AIM OF THE TASK:
Whatever lies between the line that holds "Malawi, site N16, 2022-12-15" and the final line of the records below, both included, should be repeated exactly; leave out the pictures and add nothing.

--- --- ---

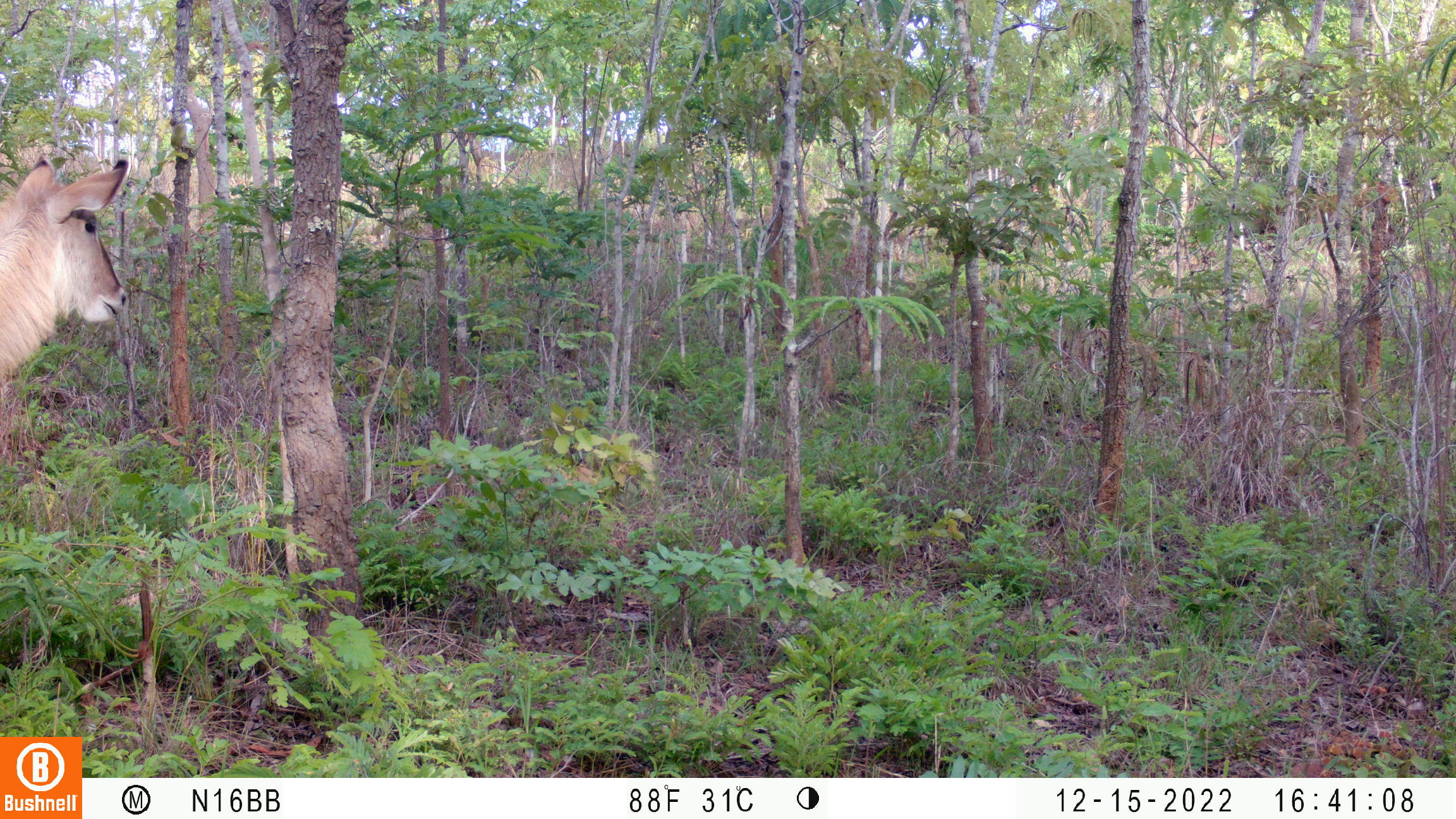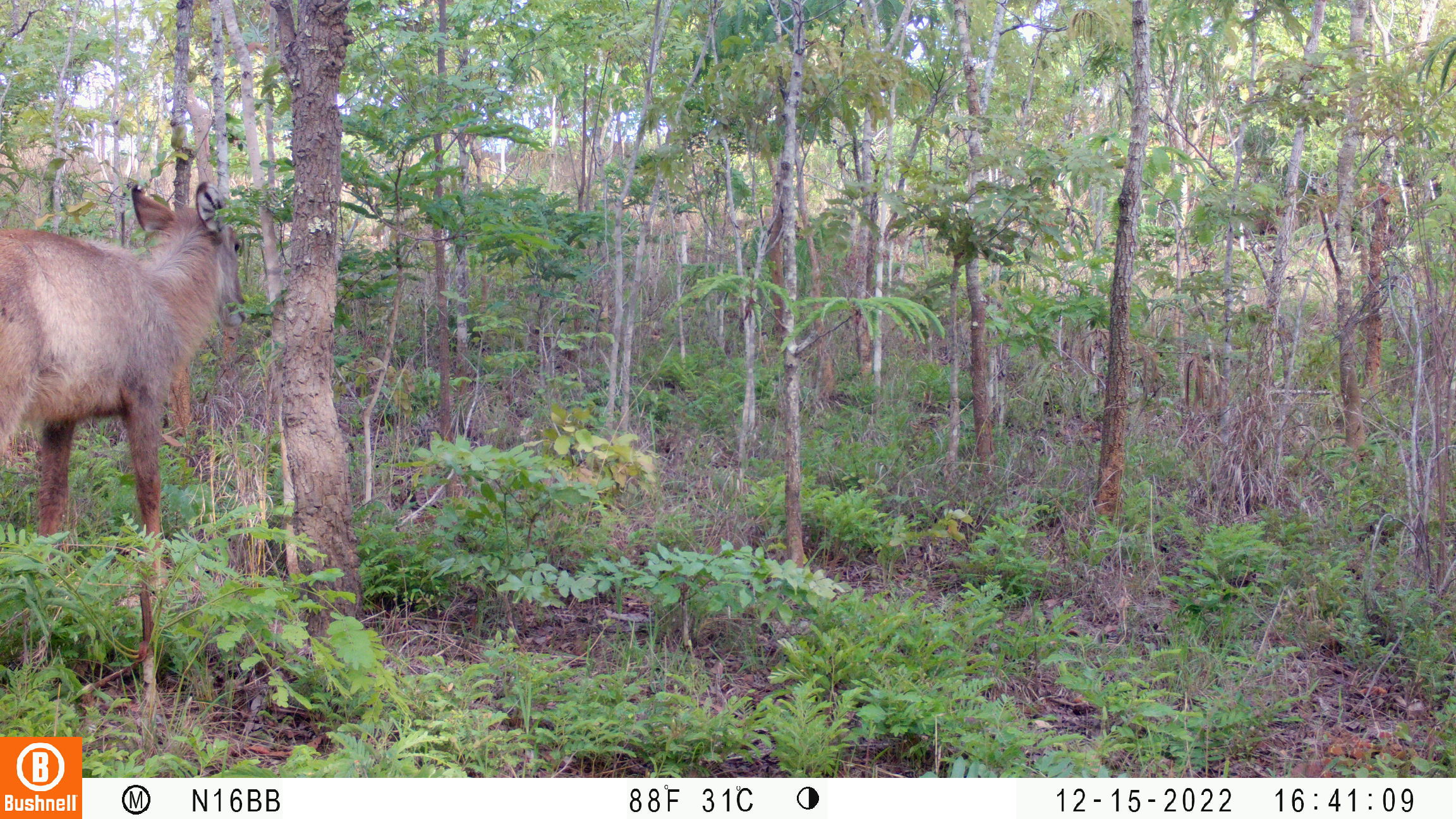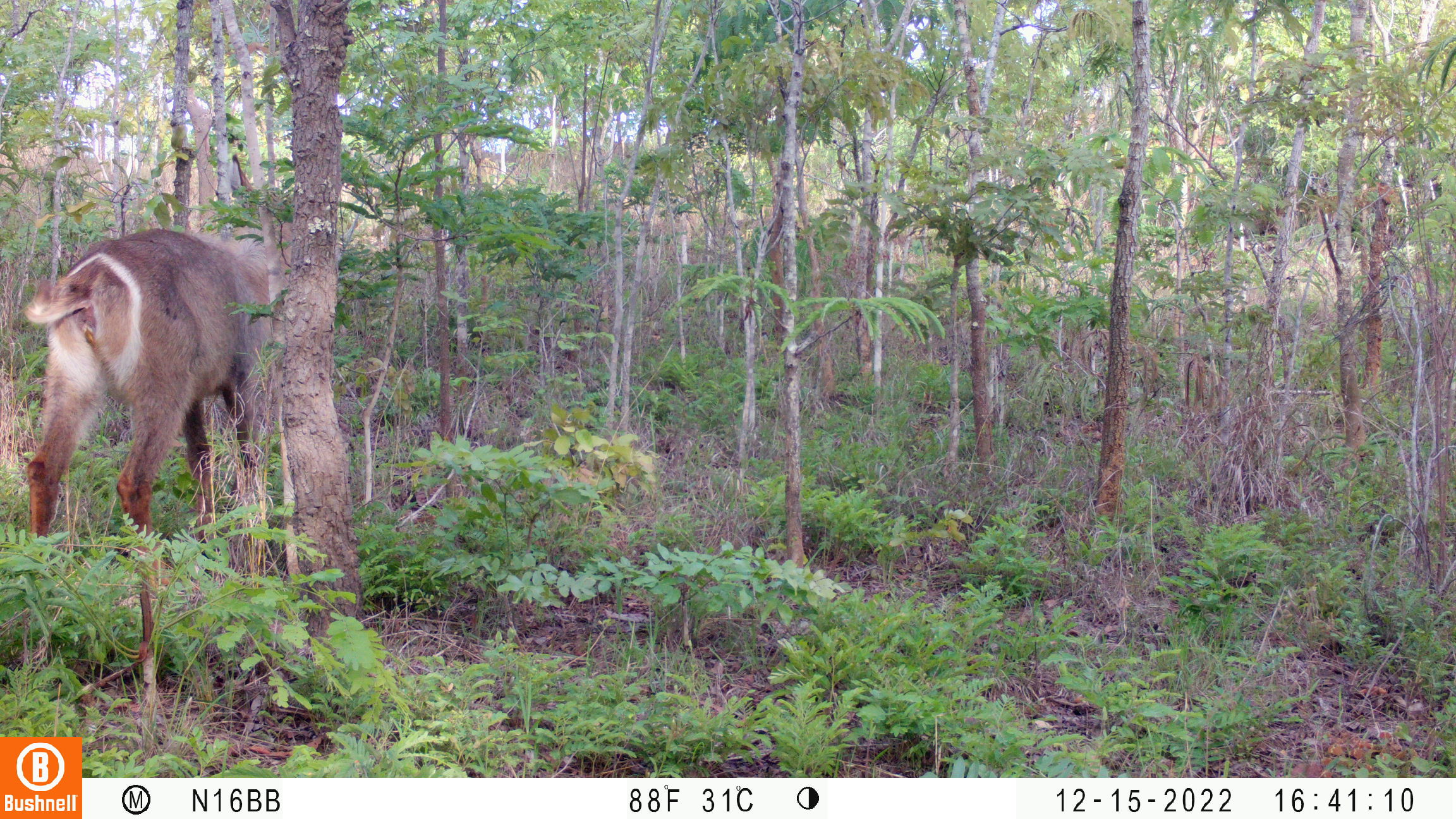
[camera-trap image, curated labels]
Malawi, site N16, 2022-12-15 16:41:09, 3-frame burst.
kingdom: Animalia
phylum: Chordata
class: Mammalia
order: Artiodactyla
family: Bovidae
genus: Kobus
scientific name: Kobus ellipsiprymnus ellipsiprymnus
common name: common waterbuck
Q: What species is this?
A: Common waterbuck (Kobus ellipsiprymnus ellipsiprymnus).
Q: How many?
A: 1.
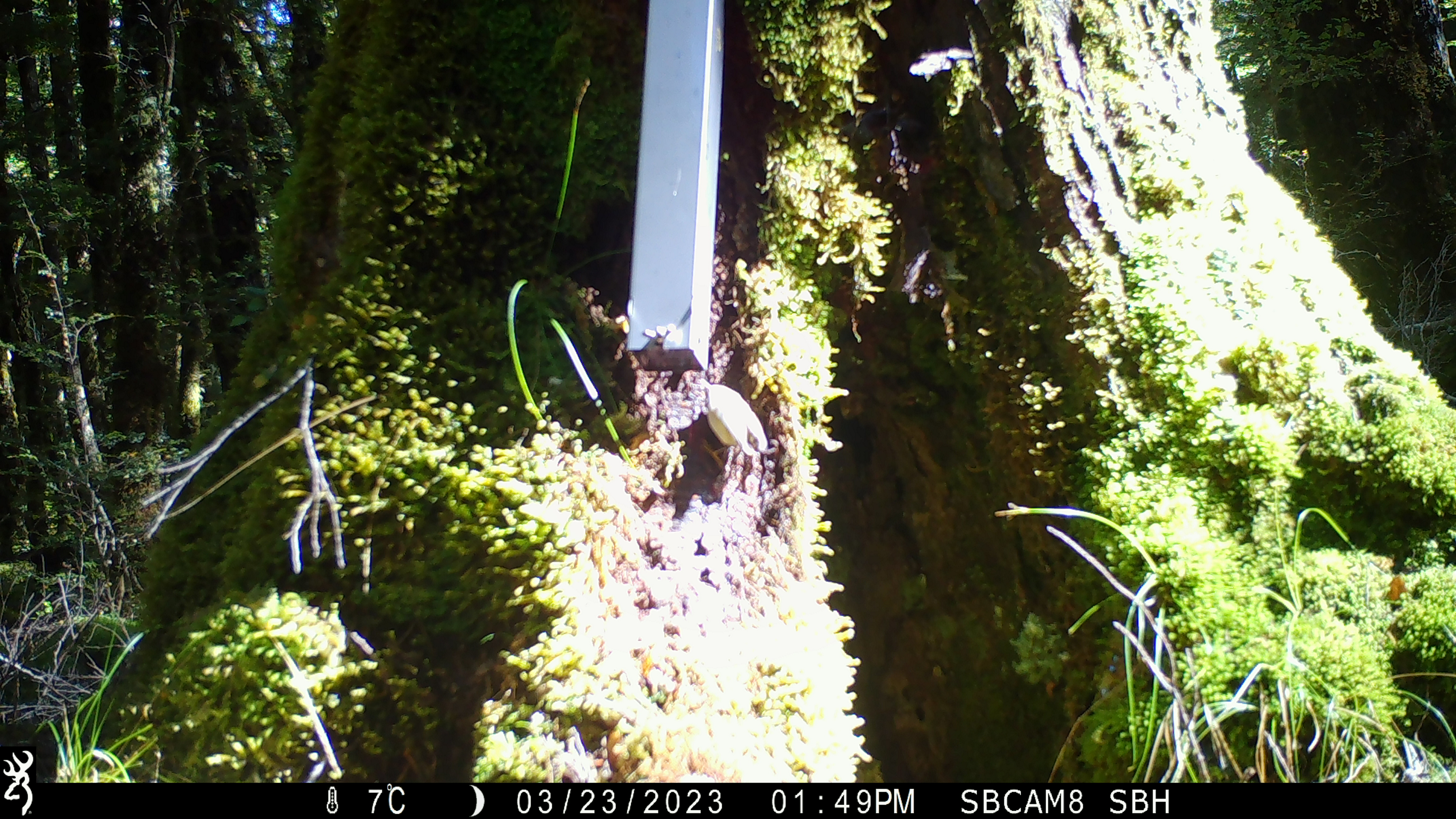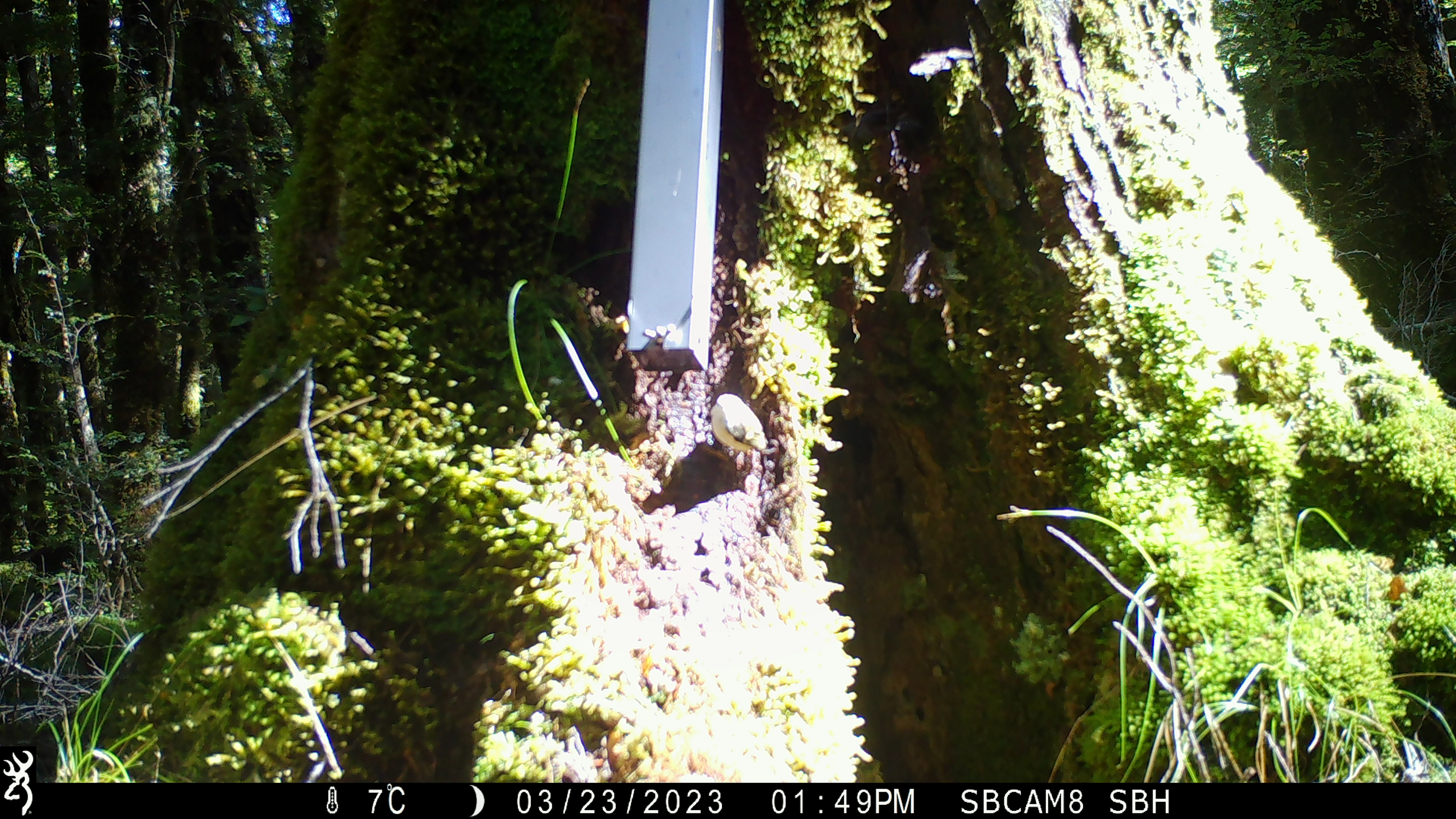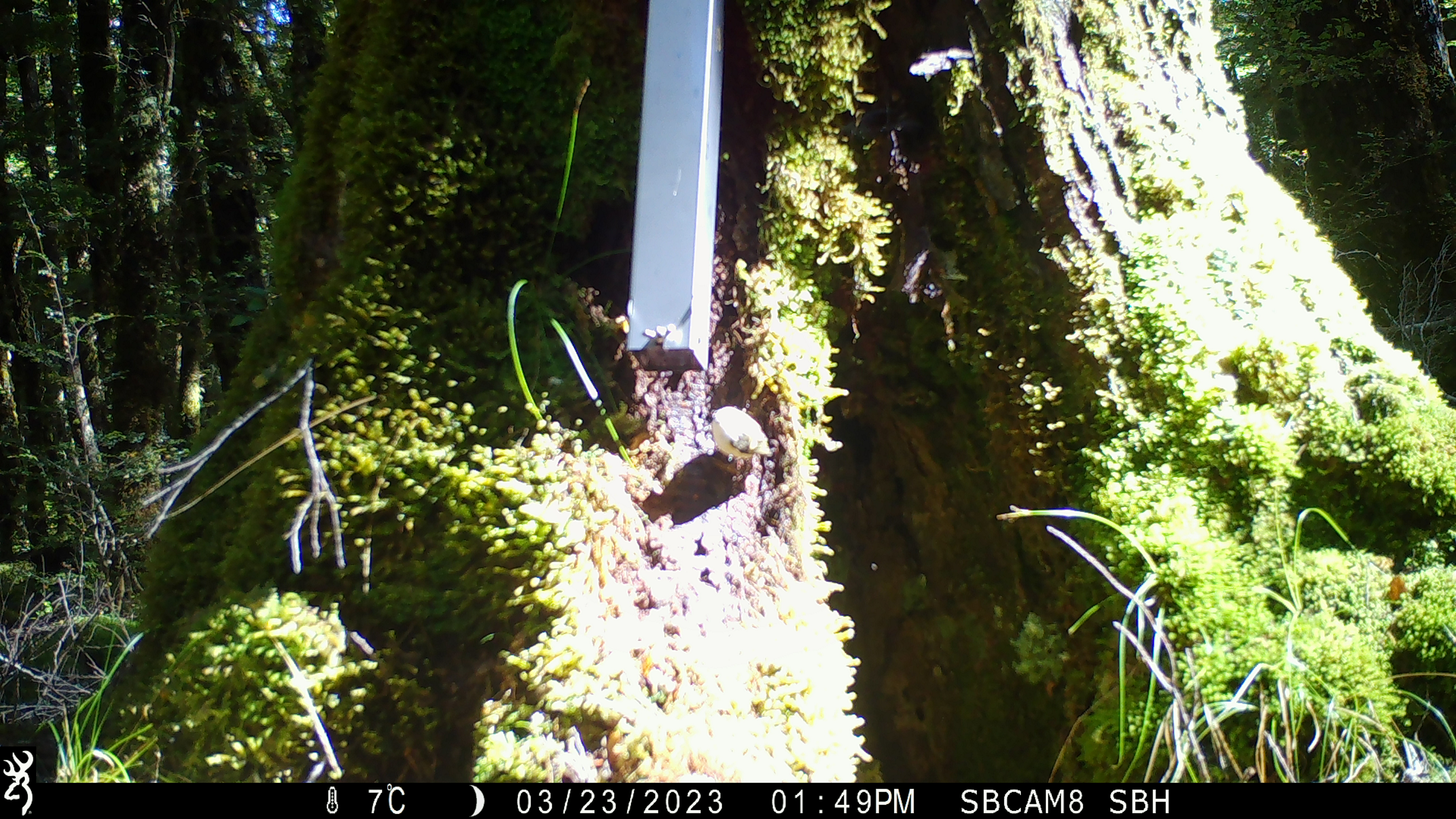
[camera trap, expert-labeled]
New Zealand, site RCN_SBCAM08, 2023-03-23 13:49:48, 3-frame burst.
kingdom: Animalia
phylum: Chordata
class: Aves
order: Passeriformes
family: Acanthisittidae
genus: Acanthisitta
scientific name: Acanthisitta chloris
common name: rifleman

--- --- ---

SOLUTION TO THIS EXERCISE:
Malawi, site N16, 2022-12-15 16:41:09, 3-frame burst.
kingdom: Animalia
phylum: Chordata
class: Mammalia
order: Artiodactyla
family: Bovidae
genus: Kobus
scientific name: Kobus ellipsiprymnus ellipsiprymnus
common name: common waterbuck
Q: What species is this?
A: Common waterbuck (Kobus ellipsiprymnus ellipsiprymnus).
Q: How many?
A: 1.
[camera trap, expert-labeled]
New Zealand, site RCN_SBCAM08, 2023-03-23 13:49:48, 3-frame burst.
kingdom: Animalia
phylum: Chordata
class: Aves
order: Passeriformes
family: Acanthisittidae
genus: Acanthisitta
scientific name: Acanthisitta chloris
common name: rifleman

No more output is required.